Аббат пожал плечами.

— Ну, знаете, что они такое говорят — этого никто разобрать не может, потому что язык у них птичий. Но, впрочем, к моему большому изумлению, между ними есть молодой человек, тоже московит, который прекрасно изъясняется по-латыни, да не только по-латыни — он уж кое-что и по-итальянски успел затвердить.

— И вы с ним говорили?

— Да, говорил. Ну, конечно, он человек дикий, но все же менее дикий, чем я думал.

— А Московия… какая же это страна? — спросила синьора Анжиолетта. — Я о ней почти ничего не знаю… Знаю, что она страна дикая, что она далеко от нас, так далеко, что дальше и быть нельзя… и больше ничего не знаю!

Аббат усмехнулся.

— Я знаю только одно, — сказал он, — что если бы мне сулили золотые горы, если бы за это обещали сделать меня кардиналом, я все же в Московию не поехал бы! Знаете ли вы, синьора, что там в течение двух, а не то трех месяцев совсем не видно солнца…

— Не может быть!

— Уверяю вас, что так. Но этого мало. Большую половину года там идет снег, идет без остановки, день и ночь, так что образуются целые горы — и ничего не видно, одна только снежная равнина. Не только дома, но и самые высокие деревья покрыты снегом. Московиты, если бы даже и светило над ними солнце, не могут его видеть. Они прорывают в снегу коридоры и только этим способом сообщаются между собою. Большую часть года они живут под снегом, как гномы под землею.

— Какой ужас! — воскликнула синьора Анжиолетта. — Только верно ли это, может быть, это неправда?

— Нет, все это правда, — спокойно и уверенно сказал аббат. — И представьте, иной раз, когда московит выйдет из своего жилища, чтобы навестить соседа, и идет по своему снежному коридору, вдруг ему навстречу белый медведь. Ну — и ни сосед его не увидит, ни жена с детьми его не дождутся.

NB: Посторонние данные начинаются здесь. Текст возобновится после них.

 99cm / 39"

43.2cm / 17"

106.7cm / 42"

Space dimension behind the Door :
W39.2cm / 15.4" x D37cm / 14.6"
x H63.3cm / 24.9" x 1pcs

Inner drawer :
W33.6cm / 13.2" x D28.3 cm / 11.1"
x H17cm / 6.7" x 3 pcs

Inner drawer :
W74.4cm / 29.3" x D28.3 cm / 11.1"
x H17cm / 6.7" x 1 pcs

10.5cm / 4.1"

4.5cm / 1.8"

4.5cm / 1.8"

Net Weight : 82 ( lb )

Белый медведь съест его без остатка… А холод бывает такой, что хотя московиты и надевают на себя зимою по нескольку звериных шкур, но все же замерзают. И прежде всего от холода у них глаза лопаются.

— Неправда! — перебила синьора Анжиолетта.

— Santa Maria! — воскликнул аббат. — С какой же стати я лгать буду?!

— Да подумайте только, разве люди могут так жить? Какой же народ может существовать под снегом, если все замерзают, если глаза у всех лопаются и если белые медведи всех едят?!

— Они и погибают в огромном количестве, — все тем же уверенным тоном объяснил аббат. — Но так как у их женщин каждый год непременно родятся дети, и весьма часто разом по два и по три, то народонаселение не уменьшается.

— Аббат, вы начинаете говорить вздор. И что ж, все это вам ваш молодой московит рассказал?

— Нет, я с ним не говорил об этом!

— О чем же вы в таком случае говорили?

— Я спрашивал его, как ему у нас нравится. Мне любопытно было видеть его восхищение нашей прекрасной Италией… после снежных коридоров и белых медведей.

— Что же он?

— Он пьян от восторга.

— Нет, мне его восторг не интересен, — внезапно оживляясь, сказала синьора Анжиолетта, — мне гораздо интереснее было бы послушать его рассказы о Московии и уличить вас во лжи, аббат. Послушайте, Нино, на завтра я даю вам поручение: извольте как можно раньше отправиться туда, где остановилось московитское посольство; извольте во что бы то ни стало познакомиться с молодым московитом и пригласить его ко мне.

— Как же я это сделаю? А если он не пойдет? Ведь он дикий человек!

— Как хотите, но завтра, завтра до вечера, вот здесь, на этом самом месте, я должна видеть молодого московита. Такова моя воля, таково вам мое приказание. А теперь: bona notte, — закончила она.

— Синьора, какая же ночь — вечер только начинается!..

— Да, но я с утра нехорошо себя чувствую… Мне скучно. Единственное интересное, что вы мне могли сказать, аббат, вы уже сказали. Нино сегодня никуда не годен, а потому вы оба мне не нужны…

С этими словами синьора Анжиолетта поднялась с кушетки, протянула свою белую, украшенную драгоценными кольцами руку для поцелуя аббату и Нино, благосклонно им улыбнулась и вышла из комнаты.